MarketInvoice, a Fintech in the invoice financing sector, has published their “MarketInvoice Business Insights survey” based on responses from 1,000 business owners of UK Ltd companies between 31st May and 5th June 2019. According to their results, the lack of finance options is considered to be the single largest hurdle to growing value. That should come as no surprise.
On the flip side, the survey finds that the typical UK SME is worth more than £2.9 million leading to an aggregate valuation of £2.9 trillion.
Extrapolating this a bit, MarketInvoice explains their math as there are 990,000 SME limited companies (registered at Companies House) at their average valuation which comes out to around £2.876 trillion.
While the aggregate value is interesting the more important metric is the overall importance of SMEs to the UK economy.
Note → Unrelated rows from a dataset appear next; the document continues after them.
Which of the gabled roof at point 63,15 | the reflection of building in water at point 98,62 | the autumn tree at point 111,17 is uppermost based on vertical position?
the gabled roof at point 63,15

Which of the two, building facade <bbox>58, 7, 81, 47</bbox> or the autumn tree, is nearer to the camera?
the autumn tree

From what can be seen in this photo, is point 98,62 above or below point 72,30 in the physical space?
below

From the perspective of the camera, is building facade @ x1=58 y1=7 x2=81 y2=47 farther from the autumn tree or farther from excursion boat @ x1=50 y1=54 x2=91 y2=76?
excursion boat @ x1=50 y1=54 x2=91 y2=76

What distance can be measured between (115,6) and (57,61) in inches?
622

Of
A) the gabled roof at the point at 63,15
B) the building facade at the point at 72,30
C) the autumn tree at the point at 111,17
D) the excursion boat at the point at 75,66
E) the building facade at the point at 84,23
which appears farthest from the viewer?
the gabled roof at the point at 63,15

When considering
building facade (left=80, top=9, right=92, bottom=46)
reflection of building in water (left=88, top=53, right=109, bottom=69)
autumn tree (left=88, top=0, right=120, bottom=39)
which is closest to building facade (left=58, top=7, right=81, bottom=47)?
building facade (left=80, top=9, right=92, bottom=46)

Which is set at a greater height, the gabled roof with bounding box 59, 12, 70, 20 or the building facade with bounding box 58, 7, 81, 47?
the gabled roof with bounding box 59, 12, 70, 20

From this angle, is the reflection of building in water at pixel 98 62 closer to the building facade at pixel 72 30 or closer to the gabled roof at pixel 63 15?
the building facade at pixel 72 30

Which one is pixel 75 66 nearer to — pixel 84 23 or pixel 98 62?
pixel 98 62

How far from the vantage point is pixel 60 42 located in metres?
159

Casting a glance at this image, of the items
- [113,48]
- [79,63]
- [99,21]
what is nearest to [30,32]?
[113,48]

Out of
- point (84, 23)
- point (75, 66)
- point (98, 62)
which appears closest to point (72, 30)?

A report from the House of Commons from last December indicated there were 5.6 million small businesses (not just limited firms) at the start of 2018.
The MarketInvoice report says that two-thirds of the companies surveyed consider valuation to be a huge priority.
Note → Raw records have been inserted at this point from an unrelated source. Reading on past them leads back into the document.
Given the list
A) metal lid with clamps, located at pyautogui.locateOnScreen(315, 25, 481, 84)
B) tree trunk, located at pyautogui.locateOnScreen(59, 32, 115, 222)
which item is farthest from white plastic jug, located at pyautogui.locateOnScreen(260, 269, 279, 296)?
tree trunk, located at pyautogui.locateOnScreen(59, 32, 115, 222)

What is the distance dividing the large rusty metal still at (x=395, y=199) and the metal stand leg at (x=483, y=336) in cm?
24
In addition to company financial performance, business owners cited their premises (17%), product (15%) and people (15%) as key factors that contribute to company value.
MarketInvoice says that only 30% of businesses increased their valuation by 10% or more in the past 12 months.
The businesses reviewed also preferred debt-based financing over equity or VC investments – which can quickly dilute a founder’s investment.
UK businesses are said to be optimistic about the future despite Brexit, with 56% hoping to open offices abroad and to start exporting to global markets. The report states that smaller SMEs are more driven by this ambition than their larger counterparts.
Anil Stocker, Co-founder and CEO of MarketInvoice, said that business owners seem to be driven by company valuation but acknowledge how the right kind of finance can really help drive that number.
“Essentially, getting the basics right will drive their businesses forward and the valuation will take care of itself.”